Welcome from Lillooet BC.


----------



## whydontu (Dec 17, 2022)

Welcome from Richmond!


----------



## Chip Maker (Dec 17, 2022)

Welcome from Peterborough Ont.!


----------



## YYCHM (Dec 17, 2022)

Welcome from Calgary.


----------



## Gordie (Dec 17, 2022)

Welcome from Stittsville ON


----------



## YotaBota (Dec 17, 2022)

Ho Ho Ho from the Island.


----------



## TorontoBuilder (Dec 17, 2022)

welcome


----------



## Crankit (Dec 17, 2022)

Welcome from Salmon Arm!


----------



## 6.5 Fan (Dec 18, 2022)

Welcome from SK.


----------



## Hruul (Dec 18, 2022)

Welcome from Regina, SK.


----------



## kevin.decelles (Dec 18, 2022)

Welcome from eastern SK


----------



## darrin1200 (Dec 19, 2022)

Welcome from the village of Lyn, in eastern Ontario.


----------



## Aburg Rapid Prototype (Dec 19, 2022)

Welcome from SW Ontario.


----------



## curmudgeon (Dec 19, 2022)

Welcome from the Island


----------



## ringground (Dec 22, 2022)

Shoprat said:


> Finally got through the registration process.
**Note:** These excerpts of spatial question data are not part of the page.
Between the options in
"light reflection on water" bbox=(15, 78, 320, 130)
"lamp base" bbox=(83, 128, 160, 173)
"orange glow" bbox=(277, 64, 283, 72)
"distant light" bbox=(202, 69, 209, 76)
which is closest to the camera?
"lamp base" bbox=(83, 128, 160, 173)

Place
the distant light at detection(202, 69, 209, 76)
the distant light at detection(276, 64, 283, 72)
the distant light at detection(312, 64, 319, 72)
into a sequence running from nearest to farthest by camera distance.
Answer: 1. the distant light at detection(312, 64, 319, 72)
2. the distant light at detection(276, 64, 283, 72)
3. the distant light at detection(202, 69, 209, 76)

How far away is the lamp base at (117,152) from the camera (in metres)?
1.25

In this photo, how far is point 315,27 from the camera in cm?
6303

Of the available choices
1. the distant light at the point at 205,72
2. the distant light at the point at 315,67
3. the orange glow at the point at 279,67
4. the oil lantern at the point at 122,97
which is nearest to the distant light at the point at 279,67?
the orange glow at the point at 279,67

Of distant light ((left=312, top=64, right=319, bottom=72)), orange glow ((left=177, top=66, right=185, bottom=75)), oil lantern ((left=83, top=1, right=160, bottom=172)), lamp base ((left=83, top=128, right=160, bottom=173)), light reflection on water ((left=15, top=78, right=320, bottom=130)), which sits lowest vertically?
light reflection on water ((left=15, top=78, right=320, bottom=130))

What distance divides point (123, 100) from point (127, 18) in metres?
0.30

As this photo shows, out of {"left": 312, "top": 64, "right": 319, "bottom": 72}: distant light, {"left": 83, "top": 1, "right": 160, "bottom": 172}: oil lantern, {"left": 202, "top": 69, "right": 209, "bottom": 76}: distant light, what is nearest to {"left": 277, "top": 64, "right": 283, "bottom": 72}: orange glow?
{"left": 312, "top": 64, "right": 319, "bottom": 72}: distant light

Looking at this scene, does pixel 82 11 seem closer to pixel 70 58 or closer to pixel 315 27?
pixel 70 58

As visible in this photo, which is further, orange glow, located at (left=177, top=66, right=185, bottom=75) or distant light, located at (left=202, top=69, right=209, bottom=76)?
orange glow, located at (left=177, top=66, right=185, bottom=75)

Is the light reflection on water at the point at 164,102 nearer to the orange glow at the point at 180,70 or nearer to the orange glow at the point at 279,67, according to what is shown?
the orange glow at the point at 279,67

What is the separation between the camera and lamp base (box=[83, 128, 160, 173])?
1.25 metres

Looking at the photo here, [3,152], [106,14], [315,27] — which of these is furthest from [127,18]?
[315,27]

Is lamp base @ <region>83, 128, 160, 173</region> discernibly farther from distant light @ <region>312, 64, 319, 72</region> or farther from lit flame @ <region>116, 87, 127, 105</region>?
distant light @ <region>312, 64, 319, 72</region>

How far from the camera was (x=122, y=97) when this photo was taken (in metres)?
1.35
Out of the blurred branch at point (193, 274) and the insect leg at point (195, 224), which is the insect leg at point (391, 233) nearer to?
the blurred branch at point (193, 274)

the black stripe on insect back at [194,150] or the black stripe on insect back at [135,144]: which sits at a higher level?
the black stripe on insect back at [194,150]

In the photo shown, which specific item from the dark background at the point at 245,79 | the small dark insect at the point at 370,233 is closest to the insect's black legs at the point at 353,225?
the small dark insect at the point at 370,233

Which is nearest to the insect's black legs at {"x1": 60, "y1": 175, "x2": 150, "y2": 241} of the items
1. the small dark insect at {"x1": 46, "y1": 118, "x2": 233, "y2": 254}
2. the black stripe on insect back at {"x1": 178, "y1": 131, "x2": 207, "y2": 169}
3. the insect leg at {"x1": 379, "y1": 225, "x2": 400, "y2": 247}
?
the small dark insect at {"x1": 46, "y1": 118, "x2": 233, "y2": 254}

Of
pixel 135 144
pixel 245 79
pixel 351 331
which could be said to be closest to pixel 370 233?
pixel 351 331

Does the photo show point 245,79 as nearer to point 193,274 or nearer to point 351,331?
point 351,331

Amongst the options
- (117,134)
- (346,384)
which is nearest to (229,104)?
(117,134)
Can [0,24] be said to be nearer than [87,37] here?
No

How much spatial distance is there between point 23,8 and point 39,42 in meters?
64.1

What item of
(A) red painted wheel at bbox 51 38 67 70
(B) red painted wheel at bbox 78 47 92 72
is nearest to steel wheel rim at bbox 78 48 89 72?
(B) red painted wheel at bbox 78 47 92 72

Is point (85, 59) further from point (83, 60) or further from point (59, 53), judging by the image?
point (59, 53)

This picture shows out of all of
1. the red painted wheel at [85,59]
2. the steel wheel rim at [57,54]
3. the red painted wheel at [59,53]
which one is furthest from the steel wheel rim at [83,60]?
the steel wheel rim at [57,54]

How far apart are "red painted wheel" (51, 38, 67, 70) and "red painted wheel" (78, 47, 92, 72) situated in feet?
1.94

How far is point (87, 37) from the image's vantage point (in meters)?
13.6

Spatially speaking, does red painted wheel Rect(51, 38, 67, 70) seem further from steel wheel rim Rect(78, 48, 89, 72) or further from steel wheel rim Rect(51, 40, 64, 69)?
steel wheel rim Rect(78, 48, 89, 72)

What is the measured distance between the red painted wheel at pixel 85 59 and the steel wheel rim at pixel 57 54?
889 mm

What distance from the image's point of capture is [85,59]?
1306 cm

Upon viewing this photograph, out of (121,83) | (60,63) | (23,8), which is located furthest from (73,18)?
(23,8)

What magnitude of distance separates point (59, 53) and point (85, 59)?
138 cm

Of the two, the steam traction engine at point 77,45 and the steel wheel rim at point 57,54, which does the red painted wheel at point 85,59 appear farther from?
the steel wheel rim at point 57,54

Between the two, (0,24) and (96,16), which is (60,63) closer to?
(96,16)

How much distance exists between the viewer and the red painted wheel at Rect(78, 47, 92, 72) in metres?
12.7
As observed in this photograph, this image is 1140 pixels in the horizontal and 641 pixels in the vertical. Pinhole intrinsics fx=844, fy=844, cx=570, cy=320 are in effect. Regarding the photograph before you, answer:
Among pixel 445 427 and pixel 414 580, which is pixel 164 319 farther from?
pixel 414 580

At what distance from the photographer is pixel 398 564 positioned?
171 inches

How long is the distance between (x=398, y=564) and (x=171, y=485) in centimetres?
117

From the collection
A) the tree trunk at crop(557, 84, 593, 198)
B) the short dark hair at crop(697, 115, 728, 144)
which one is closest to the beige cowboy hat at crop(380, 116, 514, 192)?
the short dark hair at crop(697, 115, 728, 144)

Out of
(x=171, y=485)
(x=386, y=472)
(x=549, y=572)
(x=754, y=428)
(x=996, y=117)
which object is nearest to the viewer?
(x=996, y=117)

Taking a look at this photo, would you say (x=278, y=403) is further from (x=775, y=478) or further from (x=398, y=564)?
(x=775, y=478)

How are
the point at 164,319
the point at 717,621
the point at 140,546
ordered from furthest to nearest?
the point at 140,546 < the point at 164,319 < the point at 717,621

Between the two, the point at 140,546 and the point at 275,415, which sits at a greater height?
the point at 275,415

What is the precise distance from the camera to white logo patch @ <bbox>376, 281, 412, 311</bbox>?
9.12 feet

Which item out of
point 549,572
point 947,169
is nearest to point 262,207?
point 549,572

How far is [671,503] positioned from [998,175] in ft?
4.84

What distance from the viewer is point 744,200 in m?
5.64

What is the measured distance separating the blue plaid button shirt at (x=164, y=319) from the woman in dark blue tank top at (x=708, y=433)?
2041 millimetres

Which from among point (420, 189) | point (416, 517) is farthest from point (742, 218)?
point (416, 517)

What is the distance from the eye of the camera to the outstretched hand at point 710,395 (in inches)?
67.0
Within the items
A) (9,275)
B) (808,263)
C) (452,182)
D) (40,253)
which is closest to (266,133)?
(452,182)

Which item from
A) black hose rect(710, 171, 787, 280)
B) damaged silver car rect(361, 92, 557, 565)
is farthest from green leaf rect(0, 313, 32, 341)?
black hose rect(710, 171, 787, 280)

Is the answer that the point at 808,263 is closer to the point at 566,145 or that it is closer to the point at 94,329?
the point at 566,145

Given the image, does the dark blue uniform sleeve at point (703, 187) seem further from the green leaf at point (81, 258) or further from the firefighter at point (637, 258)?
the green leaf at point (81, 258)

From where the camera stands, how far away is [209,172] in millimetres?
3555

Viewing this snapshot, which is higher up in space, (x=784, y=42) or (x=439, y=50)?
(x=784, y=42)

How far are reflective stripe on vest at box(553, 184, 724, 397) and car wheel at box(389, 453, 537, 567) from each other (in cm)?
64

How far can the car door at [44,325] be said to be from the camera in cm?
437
For what every reason my network wouldn’t let things happen......... but hey! Finally here!.  Retired cabinet shop guy with a metal interest. Living near Salmon Arm, enjoying shop day, 6 days a week. Presently learning how to make my Hass tl1 walk and talk..


hi welcome from salmon arm name is pat


----------